# taz.de -- Live-Auftritt Jamie T.: Entfremdung in der Großstadt
       
       > Wo bleibt der Charme? Der britische Musiker Jamie T enttäuscht beim Start
       > seiner Deutschlandtour in Hamburg. In Punk-Beamtenmanier wird auch das
       > "Clash"-Cover runtergeschrubbt.
       
 (IMG) Bild: Das Bild wurde bei seiner ersten Deutschlandtour vor drei Jahren aufgenommen. "Damals" war natürlich alles besser.
       
       "Im Molotow vor drei Jahren war es viel geiler", sagt ein Besucher nach dem
       Konzert.

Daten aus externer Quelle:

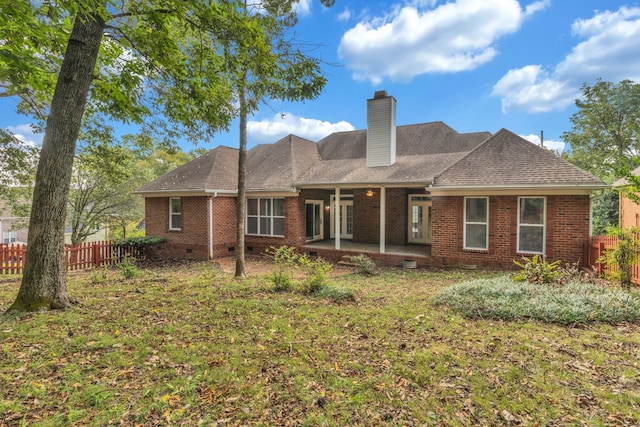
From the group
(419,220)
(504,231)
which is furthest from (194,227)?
(504,231)

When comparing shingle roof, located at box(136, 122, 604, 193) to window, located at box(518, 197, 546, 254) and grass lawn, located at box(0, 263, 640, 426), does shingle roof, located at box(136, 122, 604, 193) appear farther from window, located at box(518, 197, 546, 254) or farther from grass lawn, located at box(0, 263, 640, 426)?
grass lawn, located at box(0, 263, 640, 426)

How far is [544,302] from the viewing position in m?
5.77

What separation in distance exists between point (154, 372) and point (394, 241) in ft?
40.8

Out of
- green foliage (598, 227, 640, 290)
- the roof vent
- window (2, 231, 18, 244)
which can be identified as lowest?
window (2, 231, 18, 244)

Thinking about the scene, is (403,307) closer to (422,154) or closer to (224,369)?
(224,369)

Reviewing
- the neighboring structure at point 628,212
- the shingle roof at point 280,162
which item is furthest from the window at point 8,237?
the neighboring structure at point 628,212

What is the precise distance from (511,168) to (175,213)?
47.3 ft

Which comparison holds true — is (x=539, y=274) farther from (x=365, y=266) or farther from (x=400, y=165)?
(x=400, y=165)

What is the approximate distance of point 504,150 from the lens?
440 inches

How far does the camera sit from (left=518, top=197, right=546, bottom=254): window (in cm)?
978

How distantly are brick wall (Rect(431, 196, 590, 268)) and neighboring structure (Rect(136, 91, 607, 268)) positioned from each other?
0.03m

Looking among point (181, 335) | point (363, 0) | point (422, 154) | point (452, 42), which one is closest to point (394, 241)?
point (422, 154)

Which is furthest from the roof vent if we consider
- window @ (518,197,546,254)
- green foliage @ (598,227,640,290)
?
green foliage @ (598,227,640,290)

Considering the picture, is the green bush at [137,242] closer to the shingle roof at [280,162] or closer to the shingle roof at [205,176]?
the shingle roof at [205,176]
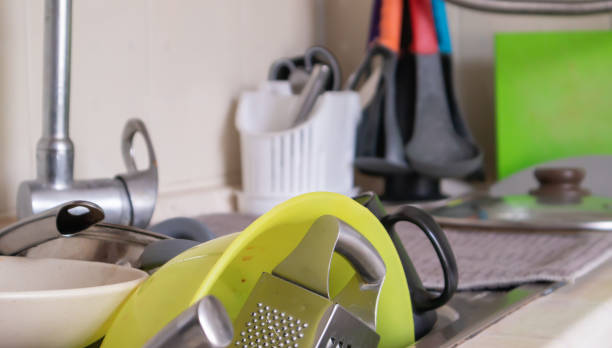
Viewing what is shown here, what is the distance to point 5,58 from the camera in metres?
0.78

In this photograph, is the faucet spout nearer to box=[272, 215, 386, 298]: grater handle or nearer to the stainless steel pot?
the stainless steel pot

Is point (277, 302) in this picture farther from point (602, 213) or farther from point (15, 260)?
point (602, 213)

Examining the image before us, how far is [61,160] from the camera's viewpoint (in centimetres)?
68

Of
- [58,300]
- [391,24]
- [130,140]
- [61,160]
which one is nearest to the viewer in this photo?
[58,300]

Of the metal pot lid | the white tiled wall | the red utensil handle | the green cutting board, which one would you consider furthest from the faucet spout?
the green cutting board

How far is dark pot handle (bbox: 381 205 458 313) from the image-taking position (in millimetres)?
454

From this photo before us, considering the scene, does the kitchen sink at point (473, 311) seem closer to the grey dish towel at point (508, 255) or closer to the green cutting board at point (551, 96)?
the grey dish towel at point (508, 255)

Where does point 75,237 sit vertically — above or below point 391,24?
below

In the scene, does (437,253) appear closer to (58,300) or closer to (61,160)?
(58,300)

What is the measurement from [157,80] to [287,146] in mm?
203

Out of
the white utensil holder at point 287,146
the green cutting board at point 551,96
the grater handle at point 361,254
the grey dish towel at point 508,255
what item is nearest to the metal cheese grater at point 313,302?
the grater handle at point 361,254

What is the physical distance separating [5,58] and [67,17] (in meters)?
0.14

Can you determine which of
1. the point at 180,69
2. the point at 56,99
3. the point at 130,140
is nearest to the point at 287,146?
the point at 180,69

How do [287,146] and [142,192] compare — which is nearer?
[142,192]
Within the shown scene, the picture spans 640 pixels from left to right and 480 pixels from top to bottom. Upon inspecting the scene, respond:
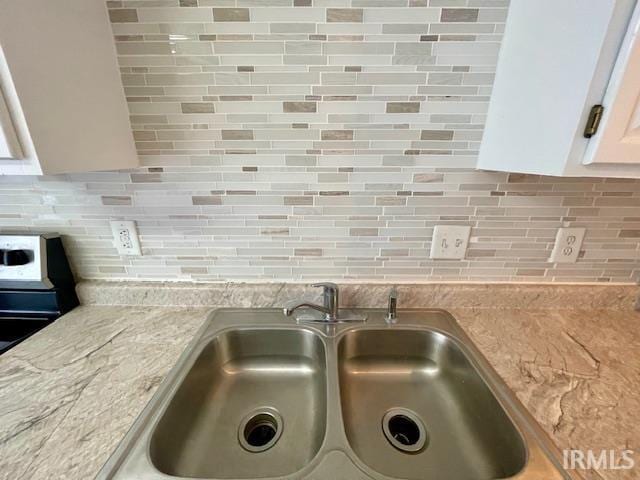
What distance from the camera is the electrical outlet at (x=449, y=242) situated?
871 millimetres

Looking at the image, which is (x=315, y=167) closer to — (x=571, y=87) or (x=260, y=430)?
(x=571, y=87)

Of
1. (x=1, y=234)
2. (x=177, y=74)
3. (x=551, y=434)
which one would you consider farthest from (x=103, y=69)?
(x=551, y=434)

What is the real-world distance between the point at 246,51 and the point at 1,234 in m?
0.86

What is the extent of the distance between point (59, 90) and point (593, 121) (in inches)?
41.1

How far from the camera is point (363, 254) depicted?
907 millimetres

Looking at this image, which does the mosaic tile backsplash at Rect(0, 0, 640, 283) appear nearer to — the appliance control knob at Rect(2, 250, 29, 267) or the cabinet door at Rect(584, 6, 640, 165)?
the appliance control knob at Rect(2, 250, 29, 267)

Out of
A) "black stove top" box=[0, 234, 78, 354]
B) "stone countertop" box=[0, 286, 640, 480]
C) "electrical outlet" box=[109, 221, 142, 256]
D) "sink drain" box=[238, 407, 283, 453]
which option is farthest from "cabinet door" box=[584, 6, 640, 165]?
"black stove top" box=[0, 234, 78, 354]

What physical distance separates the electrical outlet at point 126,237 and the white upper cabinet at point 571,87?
1059 mm

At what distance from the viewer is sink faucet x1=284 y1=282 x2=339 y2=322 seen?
0.83 m

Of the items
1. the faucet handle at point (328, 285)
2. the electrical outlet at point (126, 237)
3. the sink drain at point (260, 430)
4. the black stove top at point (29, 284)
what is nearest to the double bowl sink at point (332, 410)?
the sink drain at point (260, 430)

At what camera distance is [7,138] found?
1.72 feet

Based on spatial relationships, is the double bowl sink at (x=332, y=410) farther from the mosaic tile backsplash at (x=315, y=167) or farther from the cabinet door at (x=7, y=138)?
the cabinet door at (x=7, y=138)

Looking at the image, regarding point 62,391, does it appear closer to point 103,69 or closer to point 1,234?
point 1,234

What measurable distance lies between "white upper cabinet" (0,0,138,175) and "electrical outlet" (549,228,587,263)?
126cm
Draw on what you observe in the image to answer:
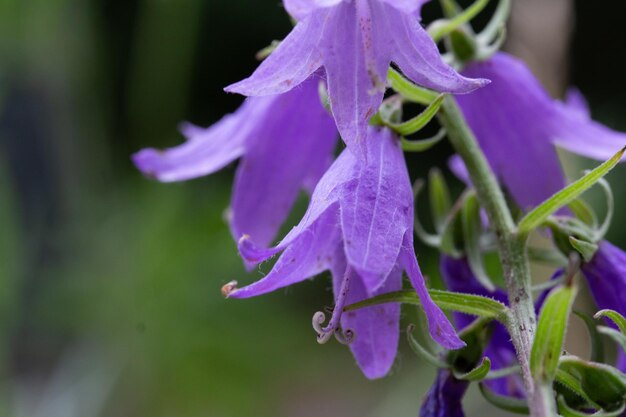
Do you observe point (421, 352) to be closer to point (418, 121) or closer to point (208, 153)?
point (418, 121)

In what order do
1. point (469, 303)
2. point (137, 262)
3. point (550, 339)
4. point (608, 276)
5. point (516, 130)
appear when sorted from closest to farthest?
point (550, 339), point (469, 303), point (608, 276), point (516, 130), point (137, 262)

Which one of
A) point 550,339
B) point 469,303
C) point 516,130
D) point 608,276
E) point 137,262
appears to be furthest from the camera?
point 137,262

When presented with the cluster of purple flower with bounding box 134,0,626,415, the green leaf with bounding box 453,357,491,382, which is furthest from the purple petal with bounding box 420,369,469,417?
the green leaf with bounding box 453,357,491,382

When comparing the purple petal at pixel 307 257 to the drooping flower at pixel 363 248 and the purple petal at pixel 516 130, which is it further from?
the purple petal at pixel 516 130

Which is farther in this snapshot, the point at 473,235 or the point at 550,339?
the point at 473,235

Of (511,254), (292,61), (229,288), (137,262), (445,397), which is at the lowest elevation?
(137,262)

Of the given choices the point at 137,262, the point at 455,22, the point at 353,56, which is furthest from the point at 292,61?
the point at 137,262
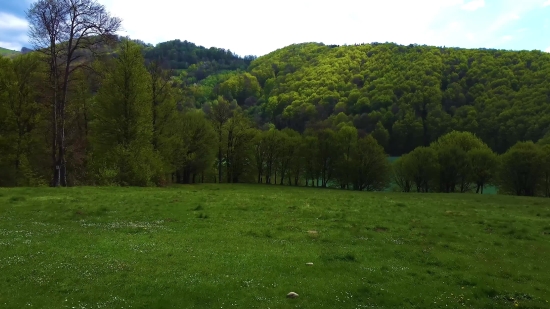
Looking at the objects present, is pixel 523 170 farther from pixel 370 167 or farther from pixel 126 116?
pixel 126 116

Man hätte vor dem Set von Jamie T im Hamburger Grünspan, mit dem
       der Südwestlondoner am Sonntag seine Deutschlandtour startete, jede Wette
       abschließen können, dass sich jemanden findet, der so einen Kommentar
       abgibt. Jene, die sich für Trüffelschweine halten, rühmen sich ja gern
       dafür, dass sie "damals" - wann immer das auch war - den richtigen Riecher
       hatten.
       
       Vom engen Kellerclub Molotow ins ausverkaufte Grünspan vor 800 Leuten - das
       ist ein plausibler Sprung für den 24-Jährigen, der auf bisher zwei Alben
       bewiesen hat, dass sich HipHop und Billy Bragg unter einen Hut bringen
       lassen. Schließlich hat er es im Herbst mit "Kings & Queens", seiner
       aktuellen Platte, auf Platz zwei der britischen Charts geschafft, und auch
       in Deutschland gewinnt er langsam an Breitenwirkung.
       
       Und doch, der Auskenner, der Jamie T schon 2007 gesehen hat, lag nicht
       verkehrt mit seinem Urteil. Obwohl Jamie Treays mittlerweile ein Popstar
       ist, gehört er in kleine Clubs. Er ist ein unscheinbarer
       Lad-aus-der-Nachbarschaft-Typ, dem es - das zeigt sich an diesem Abend
       deutlich - für einen Auftritt auf größeren Bühnen noch an Präsenz mangelt.
       Teilweise sind die Fans von weither angereist, sogar aus England. Die
       Textsicherheit ist auch bei den einheimischen Anhängern beachtlich.
       Offensichtlich treffen Treays Lyrics über die Entfremdung in der Großstadt
       und Londons unwirtliche Winkel auch bei den 20- bis 35-Jährigen hierzulande
       einen Nerv.
       
       Schon nach wenigen Minuten des Konzerts wird klar, dass die Menge zur
       totalen Ekstase bereit ist, doch Treays und seine vier eher hausbacken
       agierenden Musiker sehen sich während des rund 100-minütigen Sets selten in
       der Lage, sich die im Raum vorhandene Energie zunutze zu machen. Es wirkt,
       als spielten sie mit angezogener Handbremse, wobei einiges zu dem Eindruck
       allerdings der Mann am Mischpult beiträgt, der nicht immer in der Lage ist,
       den kompletten Saal zu beschallen. Den ein oder anderen Höhepunkt
       verschenkt die Band, weil sie es nicht hinbekommt, das Ende eines Songs auf
       den Punkt zu bringen, beim Hit "Chaka Demus" zum Beispiel, den sie als
       zweite Zugabe spielen, stört das besonders, das Stück hört einfach
       irgendwie auf.
       
       Die Gruppe, die als Bezugsgröße für Jamie T immer wieder genannt wird, ist
       The Clash, und eigentlich ist es dann ein Zeichen von Souveränität, einfach
       mal einen Clash-Song zu covern, nicht mit großer Geste im Zugabenteil,
       sondern mitten im Set. Es wirkt dann aber leider sehr uncool, wie Treays
       und Co. in Punk-Beamtenmanier den Klassiker "1977" runterschrubben, und man
       fragt sich schon fast verzweifelt, ob man da eine Metaebene übersehen hat.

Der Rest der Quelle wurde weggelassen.